Morgan Stanley leveraged Flux’s service account impersonation and native Kubernetes RBAC to enforce a least-privilege model. They configured Flux so that a controller reconciling manifests for one team had no permissions to access resources belonging to another. This ability to scope permissions granularly while using shared controllers is central to how Flux enables secure multi-tenancy.
To streamline adoption, they built a self-service onboarding platform. Instead of requiring developers to manage low-level Kubernetes details, they created tooling that:
- Automated entitlement checks and change control processes.
- Registered services in their CMDB.
- “Primed” the target namespace with the necessary Flux
GitRepositoryandKustomizationresources. - Scaffolded a ready-to-use application repository.
This approach demonstrates Flux’s extensibility, serving as the engine under the hood while developers interact with higher-level abstractions.
Step 2: Operating at Scale
As adoption grew, the scale became significant. Tiffany Wang shared the current numbers:
“And now we have over 500 clusters, over 2,000 nodes, over 100,000 containers, and tens of thousands of Flux resources.” (13:34)
Operating at this magnitude brings challenges around performance. The team shared how they tuned Flux to handle this load without overwhelming the Kubernetes control plane.
Tuning for Performance
With tens of thousands of resources reconciling, default settings were adjusted. The team engaged in performance tuning, focusing on:
- Reconciliation Intervals: They increased their platform defaults, tuning intervals to balance responsiveness with load.
- Controller Concurrency: By adjusting the
--concurrentflags on the Flux controllers, they increased how many reconciliations could happen in parallel. - Resource Management: They monitored and adjusted the resource limits for the Flux components to ensure reliability under load.
This level of tunability is a design goal for Flux, allowing it to run efficiently in diverse environments, from home labs to large financial institutions.
Moving from Git to S3
The team also moved from a self-hosted Git provider to S3 buckets as the source of truth for their clusters. Driven by requirements for high availability and compliance, they built a mechanism to push artifacts from their CI system to S3. Because Flux’s Source Controller supports various sources—including Git, Helm repositories, OCI Repositories, and S3-compatible buckets—this transition was possible.

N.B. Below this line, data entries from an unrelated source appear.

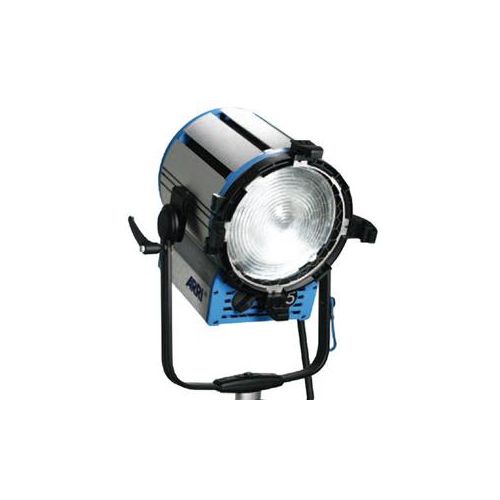  Adorama ARRI T5 Location 5000W Fresnel, Hanging (120-230VAC) LK.0005528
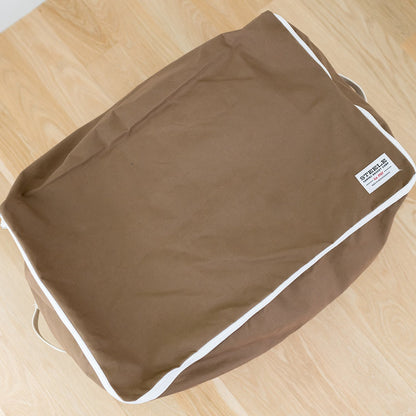Extra Large Canvas Storage Cube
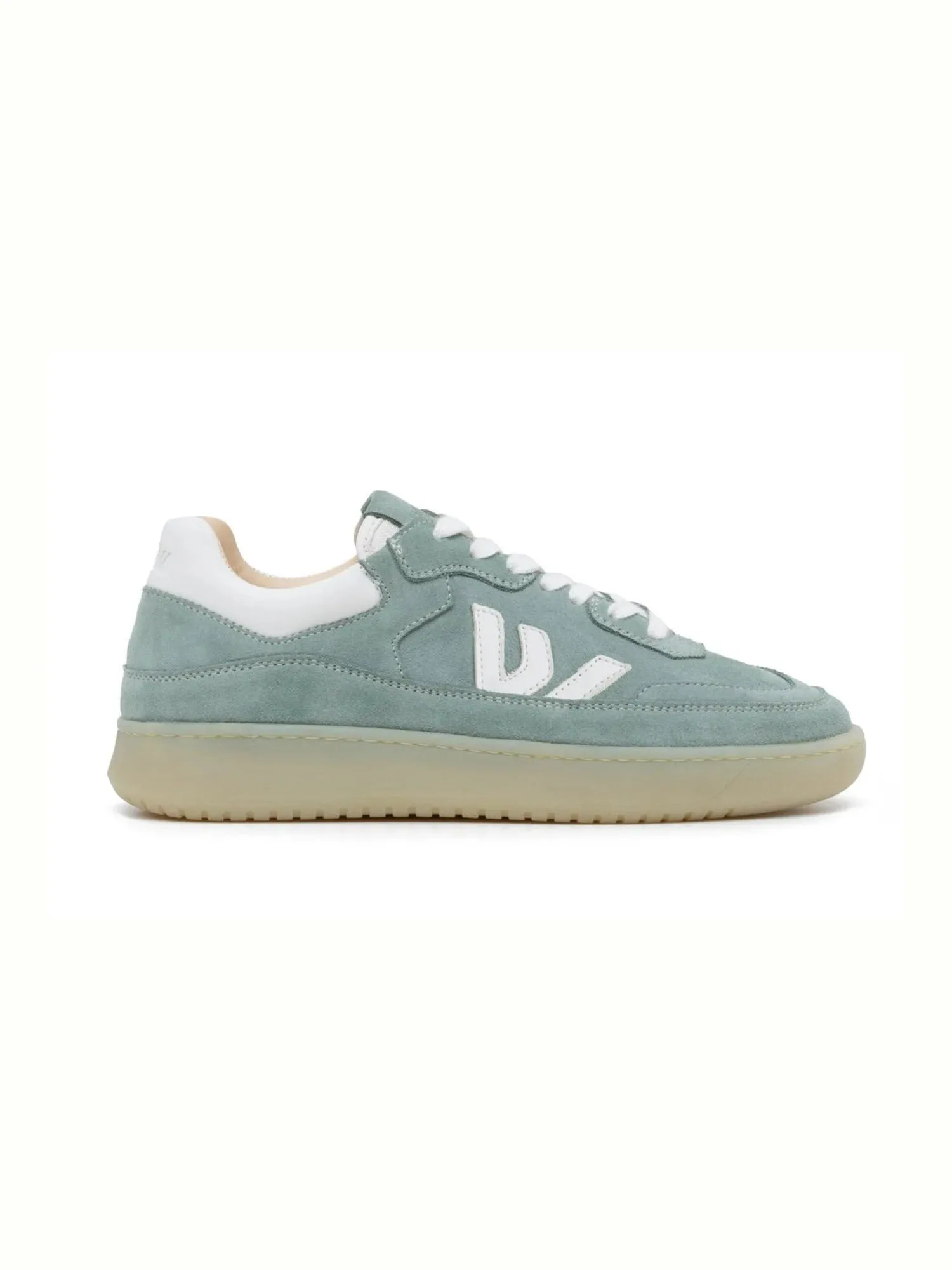 Misfit Sneakers Mint Green sold by Ivalo.com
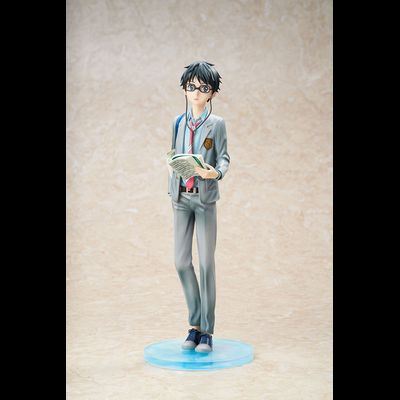 Фигурка 1/7 Косэй Арима (Arima Kousei Hobby Max)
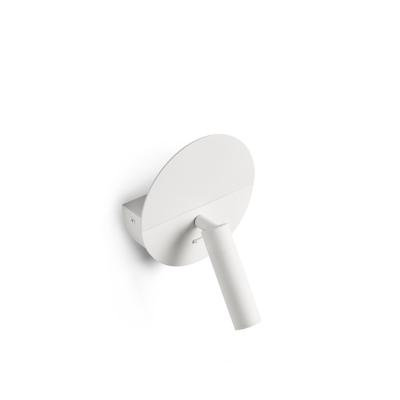 Бра Faro DUAS Бра с ридером белый USB C LED 3W 2700K арт. 220953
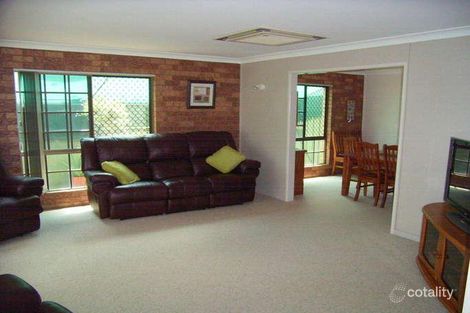 Property photo of 43 Gillinder Street The Range QLD 4700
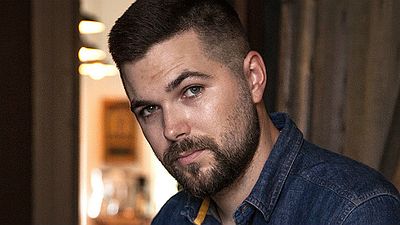 Imagem da notícia Diretor do filme de terror A Bruxa fará série sobre Rasputin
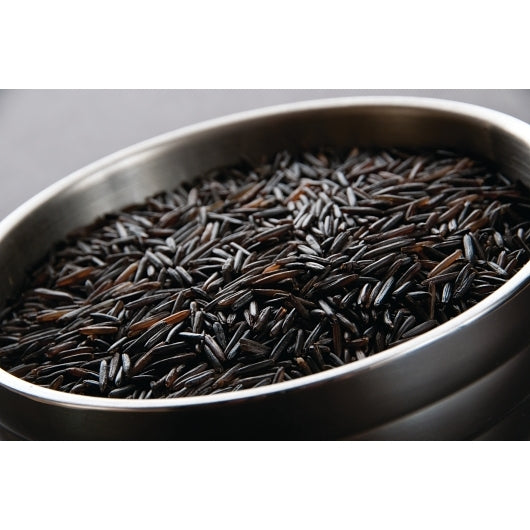 INHARVEST INC WILD RICE GRADE A, 12 - 1 LB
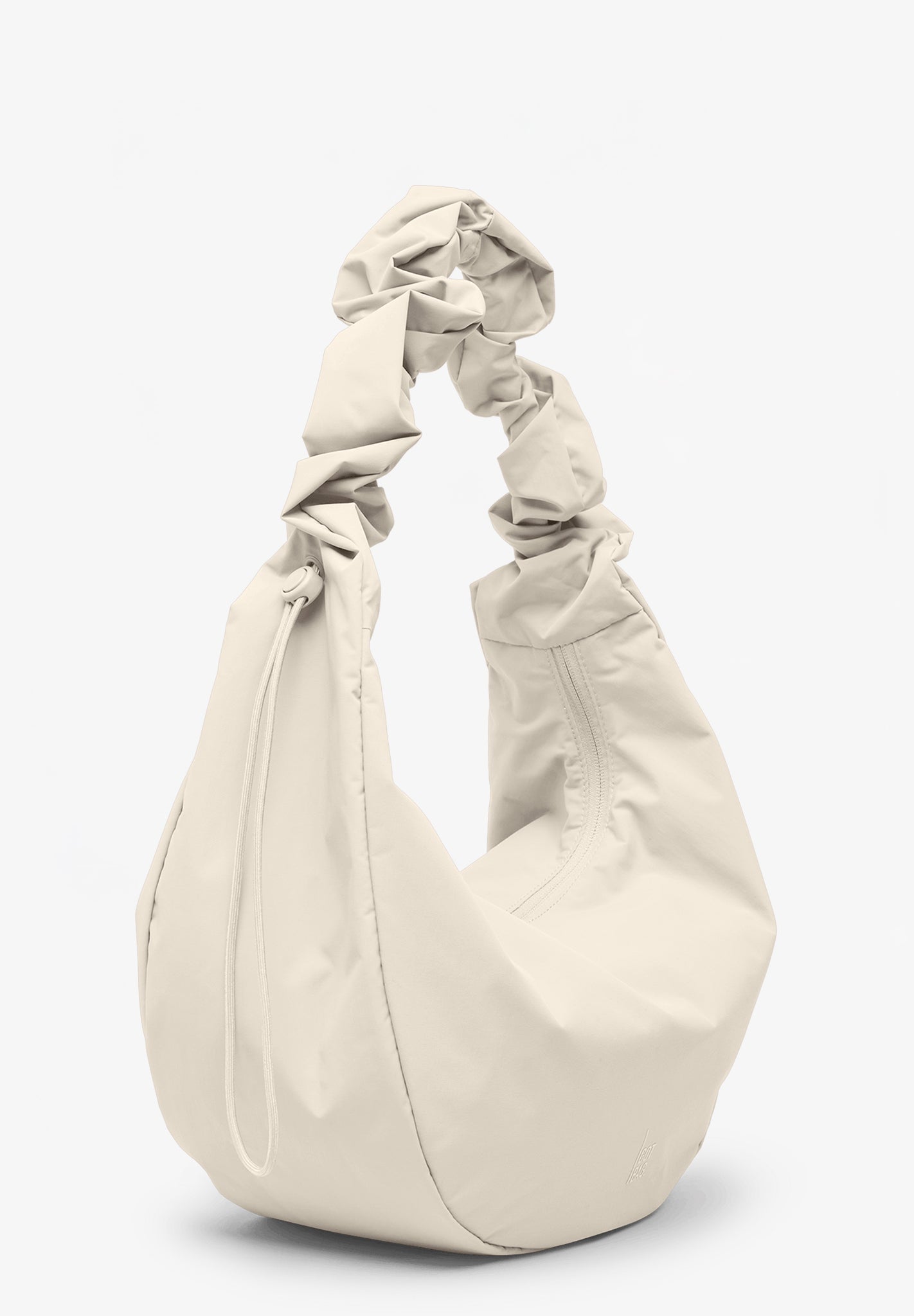 GOT BAG - Moon Bag Ruffle - Soft Shell - BACKYARD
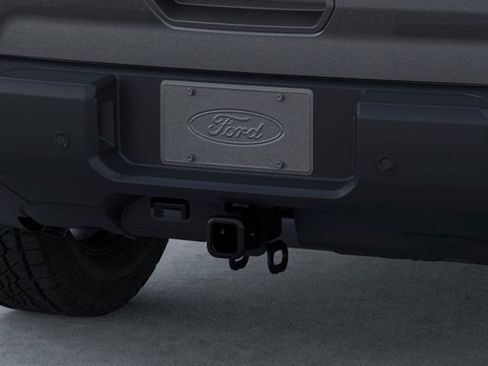 Used 2025 Ford Bronco Sport Badlands image 23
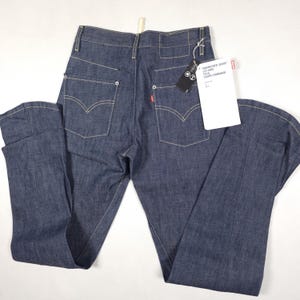 Levis Engineered Jeans W34 - Etsy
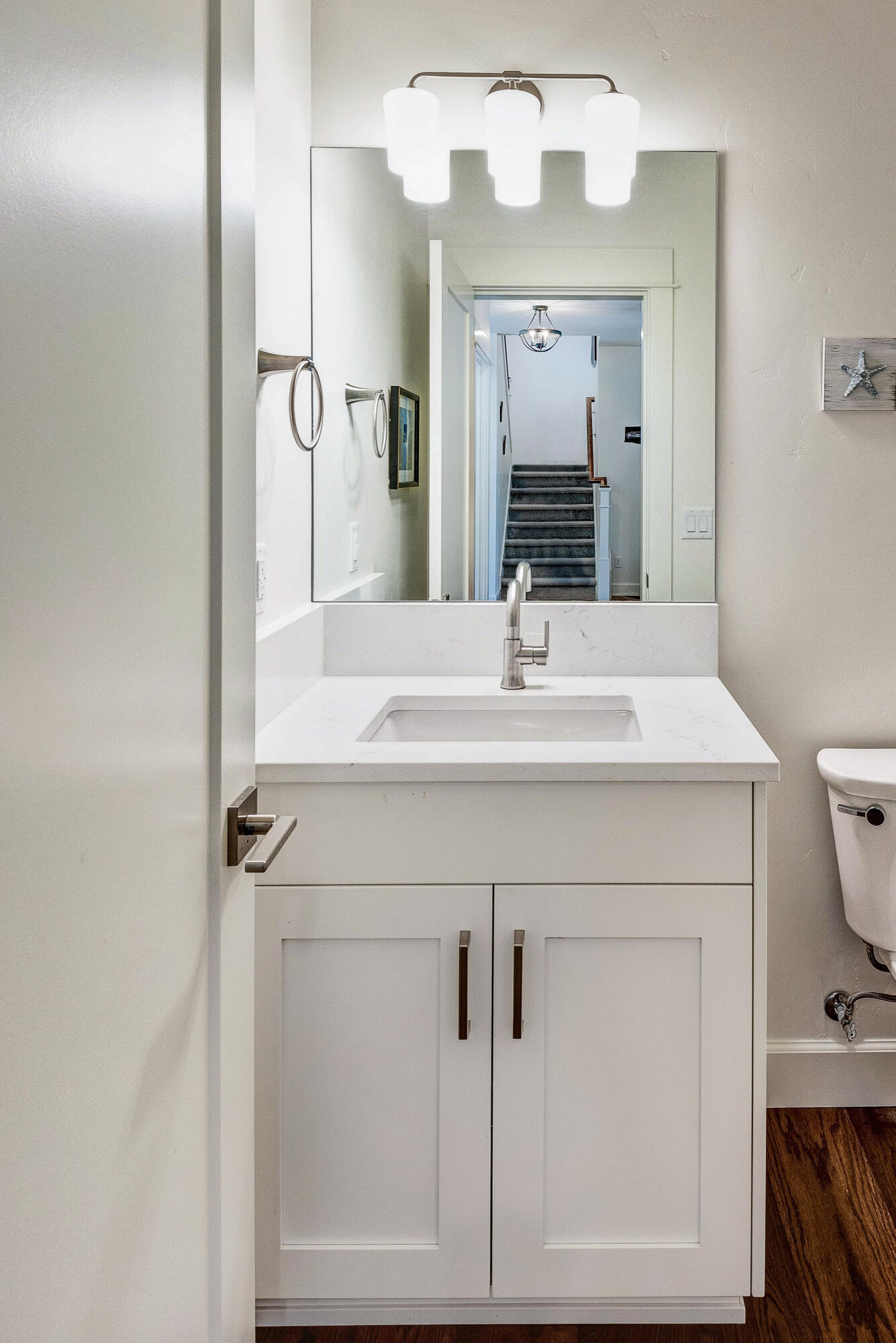 NorthWest Crossing - Residential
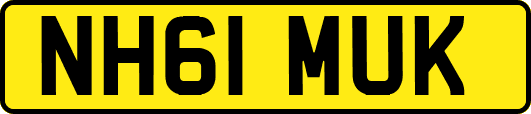NH61MUK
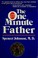Cover of: The one minute father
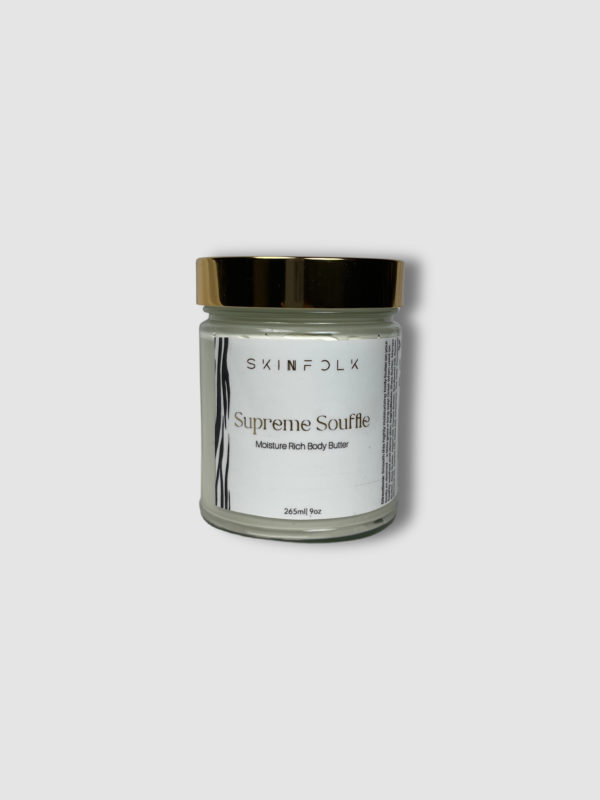 Skinnfolk Body Butter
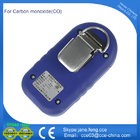 Personal co leak monitor with imported CITY brand electrochemical sensor,weight of 90g
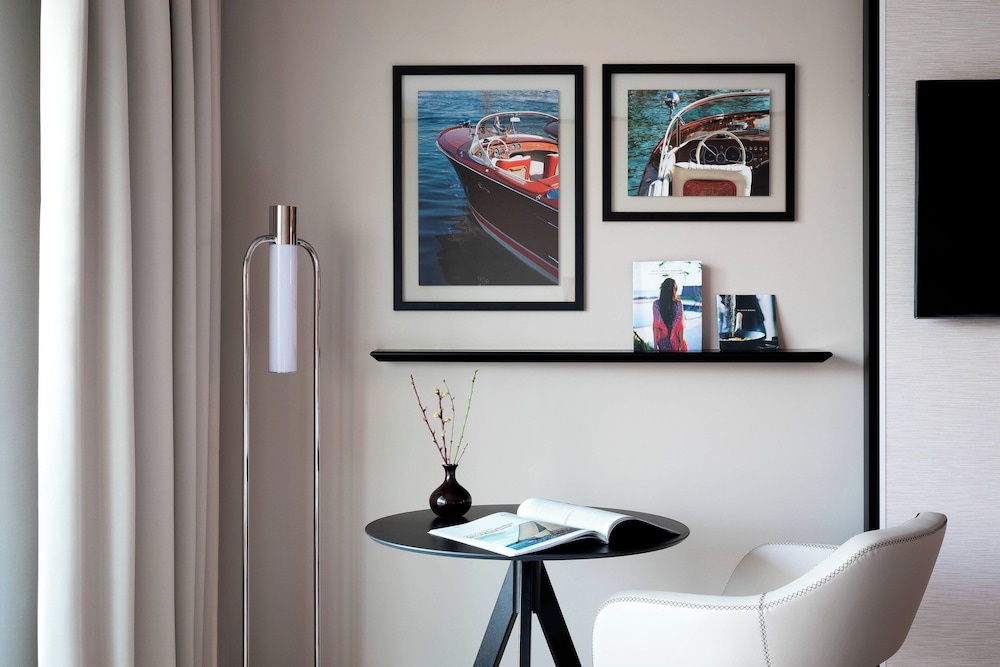 

Venezia - Villefranche-sur-Mer - Riviera Marriott Hotel La Porte De Monaco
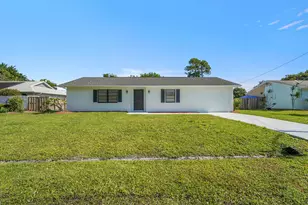 2251 SE Holland St, Port Saint Lucie, FL 34952 - Photo 1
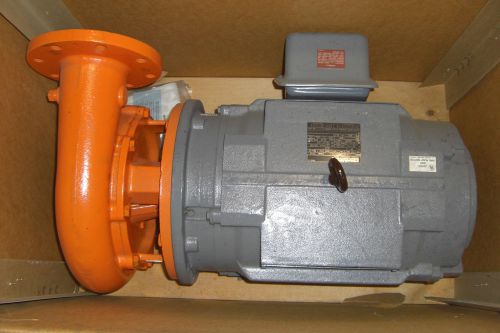 New Berkeley B4EPBMS B58792 Pump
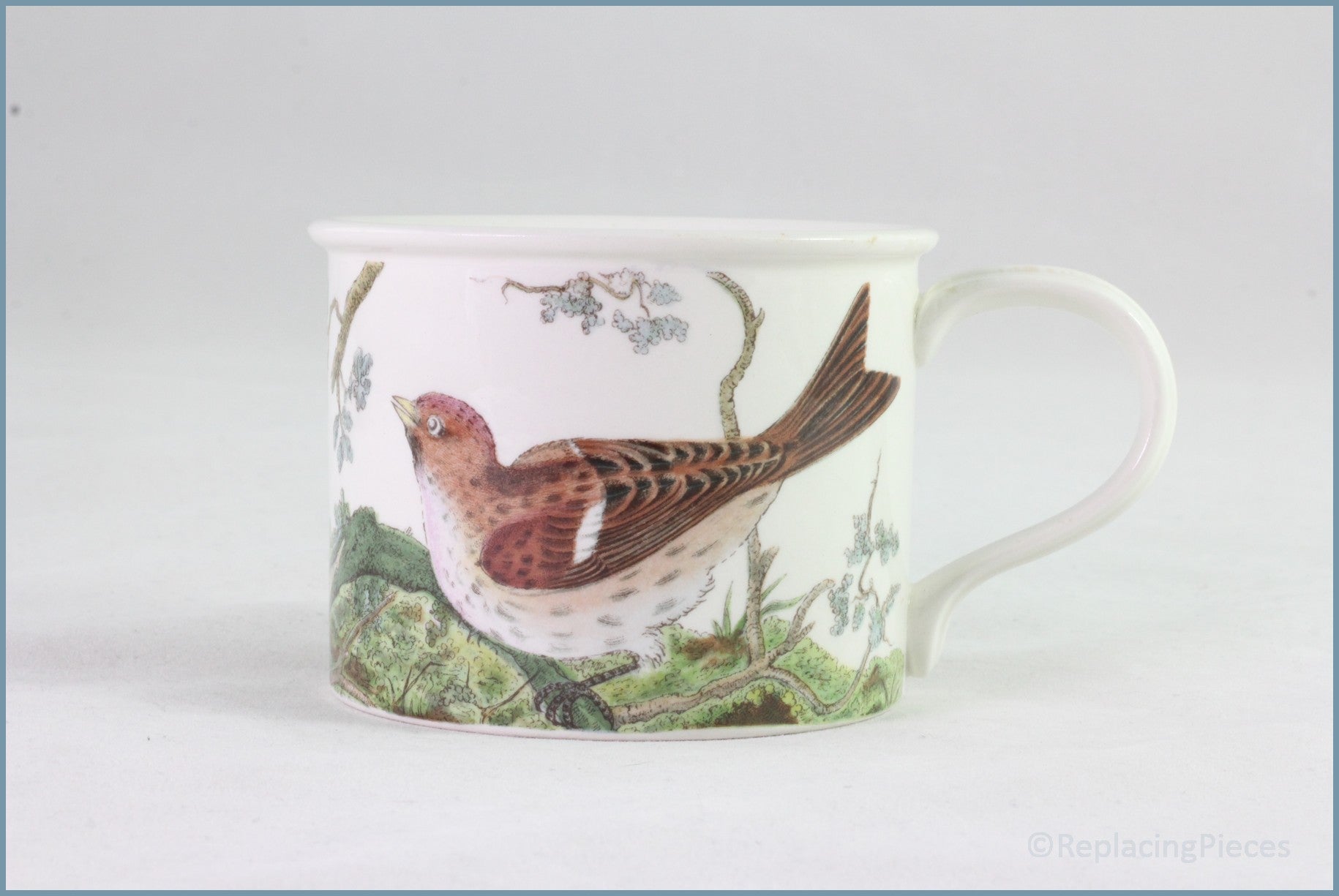 Portmeirion - Birds Of Britain - Teacup (no.6)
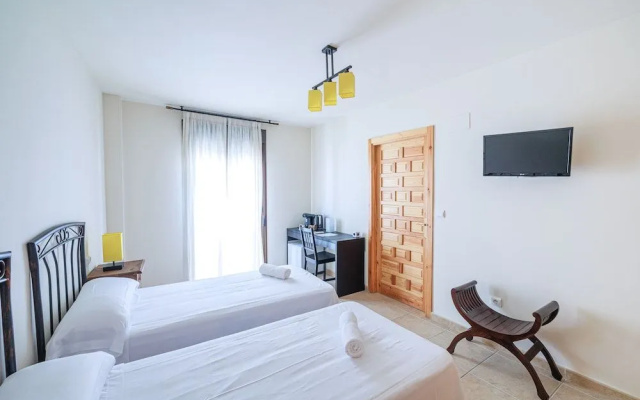 La Posada de la Gula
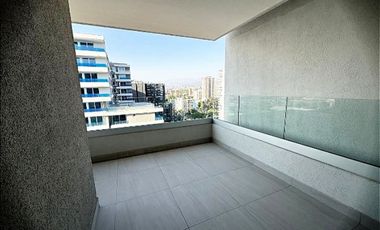 Departamento en Arriendo en Excequiel Fernandez / Macul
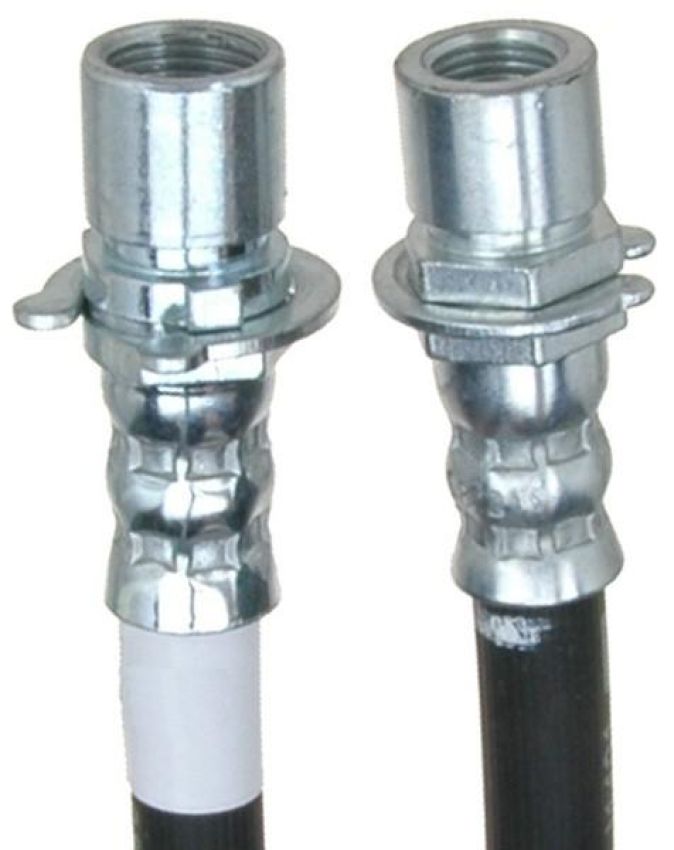 Raybestos BH383012 Raybestos Element3 Brake Hose
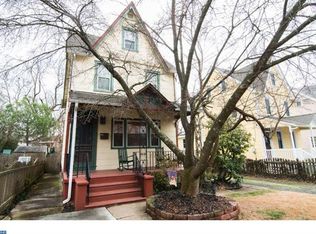 140 Greenwood Ave, Ambler, PA 19002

This demonstrates the flexibility of the GitOps Toolkit architecture: swapping out the source layer without rewriting the delivery pipeline.
Step 3: Observability and Feedback Loops
Managing 500 clusters requires effective observability. The team built a centralized Grafana dashboard providing a unified view of their fleet.
They augmented the open-source Flux dashboards with custom metrics from kube-state-metrics to provide a view tailored to their developers. This allowed them to see which reconciliation was failing and why.
They also closed the loop on the developer experience by integrating Flux’s Notification Controller. Instead of forcing developers to check a dashboard, they sent success and failure notifications directly back to the pipelines and tools developers were already using.
Looking Ahead
The journey continues, with the team sharing their roadmap for the future:
- Flux Sharding: To push scale further, they are exploring sharding Flux controllers to distribute the load across multiple instances within a cluster.
- OCI Artifacts: They are considering a move to OCI artifacts as their primary source of truth, aligning with the “Git-less GitOps” model for improved performance and security characteristics.
- Progressive Delivery: They plan to adopt Flagger to enable canary and blue-green deployments, helping to de-risk releases.
Watch the Full Talk
For more detail on the architectural decisions and lessons learned, you can watch the full recording:
We are grateful to Tiffany, Simon, and the team at Morgan Stanley for their contributions to the community. Their story shows what is possible with Flux, and encourages us to keep building tools that are ready for enterprise scale.